A Tribe Called Quest
"Low End Theory" (CD)

The Pixies
"Surfer Rosa"

The Punch Brothers
"Antifogmatic" (CD)

Ray LaMontagne
"The Gossip in the Grain" (CD)

Monday, March 05, 2012

Borodin String Quartet
"Tchaikovsky: String Quartet no. 3 & Souvenir de Florence"

The Borodin Quartet has released Souvenir no less than 5 times on different labels. I know that at least three of these recordings are separate. They also recorded the Tchaikovsky Quartets at least three times.

This is curious, until you consider that this quartet seems uninterested in recording any music that isn't Russian. How much does that leave you with once you've recorded Shostakovich, Borodin and...well, Tchaikovsky.

"The Visitors"

In honor of the concert I will play this weekend paying tribute to the music of ABBA, I pulled the one ABBA record I have off the shelf. I have always thought there to be a marked difference between ABBA and their contemporaries, but more on that in a moment...

This record marks a couple of important musical technological milestones. It was one of the first albums to recorded and mixed in an all-digital environment.
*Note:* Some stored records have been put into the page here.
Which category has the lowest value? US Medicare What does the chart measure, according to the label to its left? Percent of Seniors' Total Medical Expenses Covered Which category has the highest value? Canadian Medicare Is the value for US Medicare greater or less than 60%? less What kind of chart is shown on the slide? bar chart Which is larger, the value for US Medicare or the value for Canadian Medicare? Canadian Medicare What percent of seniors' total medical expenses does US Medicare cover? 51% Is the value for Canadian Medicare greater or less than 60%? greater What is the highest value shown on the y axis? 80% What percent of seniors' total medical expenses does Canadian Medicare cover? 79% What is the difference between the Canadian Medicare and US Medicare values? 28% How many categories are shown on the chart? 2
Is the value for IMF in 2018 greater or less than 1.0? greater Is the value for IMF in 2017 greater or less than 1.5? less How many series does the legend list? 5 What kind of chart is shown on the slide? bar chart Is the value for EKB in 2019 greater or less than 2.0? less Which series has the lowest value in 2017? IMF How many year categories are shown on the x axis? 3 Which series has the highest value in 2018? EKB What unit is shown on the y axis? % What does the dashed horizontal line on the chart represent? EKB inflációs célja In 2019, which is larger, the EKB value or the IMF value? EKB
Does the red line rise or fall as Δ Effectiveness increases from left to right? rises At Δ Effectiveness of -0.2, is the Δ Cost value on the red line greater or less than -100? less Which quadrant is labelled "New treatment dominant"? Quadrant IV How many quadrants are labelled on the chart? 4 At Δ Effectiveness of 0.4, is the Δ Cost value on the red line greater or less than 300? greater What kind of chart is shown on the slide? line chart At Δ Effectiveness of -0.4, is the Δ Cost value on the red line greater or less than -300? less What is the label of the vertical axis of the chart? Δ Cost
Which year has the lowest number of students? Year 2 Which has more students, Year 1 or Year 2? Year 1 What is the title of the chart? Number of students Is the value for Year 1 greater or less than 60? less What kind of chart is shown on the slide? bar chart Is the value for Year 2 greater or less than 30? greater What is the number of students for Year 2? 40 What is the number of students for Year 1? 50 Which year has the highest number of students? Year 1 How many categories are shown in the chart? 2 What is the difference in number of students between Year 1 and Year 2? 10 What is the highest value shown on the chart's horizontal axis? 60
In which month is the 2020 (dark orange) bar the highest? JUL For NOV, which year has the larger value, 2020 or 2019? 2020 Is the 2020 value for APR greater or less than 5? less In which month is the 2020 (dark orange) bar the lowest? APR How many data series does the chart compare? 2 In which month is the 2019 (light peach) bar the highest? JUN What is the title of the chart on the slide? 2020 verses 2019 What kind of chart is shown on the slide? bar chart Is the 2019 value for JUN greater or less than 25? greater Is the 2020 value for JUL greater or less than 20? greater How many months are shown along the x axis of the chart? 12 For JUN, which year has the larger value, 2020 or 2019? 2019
It was also the very first album to have its release on CD (as well as Vinyl and cassette.) The year was 1982.

This was ABBA's last album, and its a departure from the disco pop that the group had become famous for, but truthfully I rather like it. There's a basic level of intelligence that ABBA possessed in constructing and writing their music that made it less insipid than many of their counterparts during the 1970's.

Sunday, March 04, 2012

"Highway to Hell"

The sixth album from AC/DC, released in 1979. Was Bon Scott's last with the band before his untimely death.

AC/DC has a special place in my understanding of pop music. For forty years this Aussie band has been making the same record over and over again without reservation or apology.
That's pretty much awesome.

Once Mr. Scott met his demise I'm less interested in their output; for my money Brian Johnson is a pale reflection of the lead man he was intended to replace.